いつまで経っても注文を取ってくれないどころか水さえ出してくれないので、僕は店を出ることにしました。
今日は本当は休みだったのかもしれない。
僕が扉を開けると、二人はまた不思議そうにこちらを見ました。

道には水溜りができていました。道行く人がそれを踏んで、飛び散った雫に濡れて悪態をついていきます。
僕は何気なくそれを覗き込みました。
しかし、水溜りは僕を映してはいませんでした。
横を通る人々は映っているのに。ためしに踏んでみました。
でも水は撥ねることを拒否しました。
僕の足など、存在しないかのようです。

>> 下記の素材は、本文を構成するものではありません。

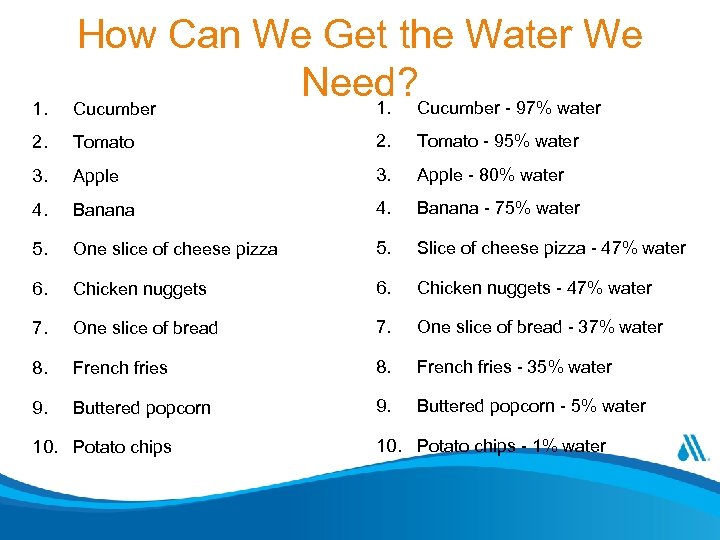 How Can We Get the Water We Need?

1. Cucumber
2. Tomato
3. Apple
4. Banana
5. One slice of cheese pizza
6. Chicken nuggets
7. One slice of bread
8. French fries
9. Buttered popcorn
10. Potato chips

1. Cucumber - 97% water
2. Tomato - 95% water
3. Apple - 80% water
4. Banana - 75% water
5. Slice of cheese pizza - 47% water
6. Chicken nuggets - 47% water
7. One slice of bread - 37% water
8. French fries - 35% water
9. Buttered popcorn - 5% water
10. Potato chips - 1% water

ふらふらと歩いていると、道路の端に人だかりができていました。
救急隊員が「どいてください!」と叫んでいます。
人垣が割れたとき、倒れている人間がいました。
流れ落ちる血を、降り続ける雨が洗い流してゆきます。
人間は、僕でした。

僕は喫茶店に来る途中で、車に轢かれたのです。
でもどうしても喫茶店に行きたかった僕は、魂だけお店に行ったのでした。
来ない、というのは僕の事だったのです。
誰もが僕を見ながら、誰もが僕を見ていない。
ふと思いました。
僕はこれからどうなるのでしょう?
梅雨の間くらいは、ふらりとしていましょうか。
梅雨明けと同時に、僕の魂も太陽に溶けてしまうでしょうから。